El estado continuo del pecado es un pecado más; o para usar una expresión más precisa, y como se desarrollara luego, permanecer en el pecado es renovarlo, es pecar. Quizá le resulte esto exagerado al pecador, a él, que reconoce apenas otro pecado actual como pecado nuevo. Pero la eternidad, su contador, está obligada a registrar el estado que se queda en el pecado, en el pasivo de nuevos pecados. Su libro no tiene más que dos columnas y todo lo que no proviene de la fe es pecado (Epístola a los romanos, XIV, 23); la falta de arrepentimiento después de cada pecado es otro pecado; incluso cada uno de los instantes en que permanece ese pecado sin arrepentimiento, es un pecado nuevo. ¡Pero cuán raros son los hombres cuya conciencia íntima guarda una continuidad! Generalmente sus conciencias no son más que una intermitencia, que no se manifiestan más que en las decisiones graves y permanecen cerradas a lo cotidiano; el hombre no existe un poco como espíritu, más de una hora por semana… evidentemente un modo bastante animal de existencia espiritual. La esencia misma de la eternidad es, sin embargo, continuidad, y exige del hombre, es decir que quiere que tenga conciencia de ser espíritu y lo crea. El pecador, por el contrario, está tan en poder del pecado, que no suponiendo su alcance, incluso ni sabe que toda su vida se encuentra en el camino de la perdición. No registra más que cada nuevo pecado, que le da como un nuevo impulso sobre el mismo camino, como si en el instante anterior no fuera hacia él con toda la rapidez de los pecados anteriores. El pecado se le ha hecho tan natural o tan una segunda naturaleza, que no percibe nada anormal en la marcha de cada día, y no realiza un breve retroceso más que en el momento de recibir de cada nuevo pecado como un nuevo impulso. En esta perdición, en lugar de la continuidad verdadera de la eternidad, la del creyente que se sabe en presencia de Dios, no ve la de su propia vida… la continuidad del pecado.

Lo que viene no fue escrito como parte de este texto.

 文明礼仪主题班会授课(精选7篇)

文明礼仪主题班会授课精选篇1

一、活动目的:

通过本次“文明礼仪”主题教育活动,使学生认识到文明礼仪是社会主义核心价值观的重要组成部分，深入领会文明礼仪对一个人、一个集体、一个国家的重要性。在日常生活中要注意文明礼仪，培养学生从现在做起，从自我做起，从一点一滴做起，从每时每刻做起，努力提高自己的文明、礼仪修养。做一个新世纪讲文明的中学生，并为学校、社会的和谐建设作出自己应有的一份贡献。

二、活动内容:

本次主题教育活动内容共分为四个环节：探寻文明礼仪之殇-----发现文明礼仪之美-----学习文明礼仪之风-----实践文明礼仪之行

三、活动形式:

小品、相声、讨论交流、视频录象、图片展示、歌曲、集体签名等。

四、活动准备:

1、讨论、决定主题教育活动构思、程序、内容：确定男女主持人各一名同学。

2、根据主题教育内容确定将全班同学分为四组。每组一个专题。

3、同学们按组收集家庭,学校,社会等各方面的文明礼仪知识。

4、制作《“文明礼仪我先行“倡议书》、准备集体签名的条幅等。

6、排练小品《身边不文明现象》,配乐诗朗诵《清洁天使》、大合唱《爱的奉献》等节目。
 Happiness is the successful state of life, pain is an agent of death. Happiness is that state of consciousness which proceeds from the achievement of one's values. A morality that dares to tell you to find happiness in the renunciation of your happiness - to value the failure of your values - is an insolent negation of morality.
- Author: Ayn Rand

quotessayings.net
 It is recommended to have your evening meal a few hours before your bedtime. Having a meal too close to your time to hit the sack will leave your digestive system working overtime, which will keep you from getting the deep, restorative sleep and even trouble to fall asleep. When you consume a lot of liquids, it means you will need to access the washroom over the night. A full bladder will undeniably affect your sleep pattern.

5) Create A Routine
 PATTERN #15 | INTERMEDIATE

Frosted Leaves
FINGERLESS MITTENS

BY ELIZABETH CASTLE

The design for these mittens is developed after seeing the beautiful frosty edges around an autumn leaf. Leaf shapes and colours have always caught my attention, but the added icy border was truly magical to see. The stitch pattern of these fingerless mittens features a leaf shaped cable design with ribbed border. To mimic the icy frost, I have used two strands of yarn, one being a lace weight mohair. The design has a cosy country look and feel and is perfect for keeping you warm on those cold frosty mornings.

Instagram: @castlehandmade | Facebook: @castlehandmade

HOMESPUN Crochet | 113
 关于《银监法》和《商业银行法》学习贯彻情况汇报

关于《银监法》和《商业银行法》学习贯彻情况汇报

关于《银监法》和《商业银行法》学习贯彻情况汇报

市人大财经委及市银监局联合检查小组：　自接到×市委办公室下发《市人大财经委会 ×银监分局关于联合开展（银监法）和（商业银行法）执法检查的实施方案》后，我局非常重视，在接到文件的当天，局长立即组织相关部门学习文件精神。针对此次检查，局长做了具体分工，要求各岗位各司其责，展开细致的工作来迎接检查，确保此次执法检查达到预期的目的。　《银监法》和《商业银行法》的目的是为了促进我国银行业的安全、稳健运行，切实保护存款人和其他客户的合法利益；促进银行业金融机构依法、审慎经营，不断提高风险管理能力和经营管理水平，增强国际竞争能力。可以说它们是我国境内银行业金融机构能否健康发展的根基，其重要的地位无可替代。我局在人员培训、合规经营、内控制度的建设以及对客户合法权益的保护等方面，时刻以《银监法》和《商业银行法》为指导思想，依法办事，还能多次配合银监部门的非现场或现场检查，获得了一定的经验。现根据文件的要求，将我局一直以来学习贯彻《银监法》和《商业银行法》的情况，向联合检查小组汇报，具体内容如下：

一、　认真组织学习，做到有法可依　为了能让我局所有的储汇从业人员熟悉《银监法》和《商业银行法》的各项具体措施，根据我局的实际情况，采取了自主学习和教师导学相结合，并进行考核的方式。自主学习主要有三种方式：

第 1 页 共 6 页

¿La continuidad del pecado? ¿Pero el pecado no es precisamente discontinuidad? Henos de nuevo ante la teoría de que el pecado no es más que una negación, de la cual ninguna prescripción podrá hacer nunca una propiedad, así como tampoco una prescripción no da nunca derechos sobre un bien robado; que no es más que una negación, un impotente ensayo de constituirse, destinado a través de todos los suplicios de la impotencia, en un desesperado desafío, a no lograrlo jamás. Sí, es ésta la teoría de los filósofos; pero para el cristiano, el pecado (y esto debe ser creído, siendo la paradoja, lo ininteligible) es una posición que se desenvuelve por sí misma, una continuidad cada vez más positiva.

Y la ley de crecimiento de esta continuidad no es tampoco la misma que la que rige una deuda, o una negación. Pues una deuda no crece por el hecho de no ser pagada, sino sólo cada vez que se le agrega una nueva. El pecado, por su parte, crece a cada instante que se permanece en él. El pecador tiene tan poca razón en no ver acrecentamiento del pecado más que en cada nuevo pecado que, en el fondo, para los cristianos, el estado que resta en el pecado es su acrecentamiento, el nuevo pecado. Incluso existe un dicho para expresar que es humano pecar, pero satánico perseverar en el pecado; sin embargo, el cristiano está obligado a entenderlo un poco diferentemente. No tener más que una visión discontinua, no registrar más que los pecados nuevos y saltar los intervalos, el intermedio de un pecado a otro, no es menos superficial que creer, por ejemplo, de que un tren no avanza más que cada vez que se oye jadear la locomotora. Empero, ni el silbido, ni el impulso que le sigue, es lo que en realidad hay que ver, sino la rapidez continua con que avanza la locomotora y produce ese jadeo. Igual sucede con el pecado. El estado de permanecer en el pecado es su fondo mismo; los pecados singulares no son su continuación, sino que, únicamente, la traducen; cada pecado nuevo no hace más que hacernos sensible la rapidez.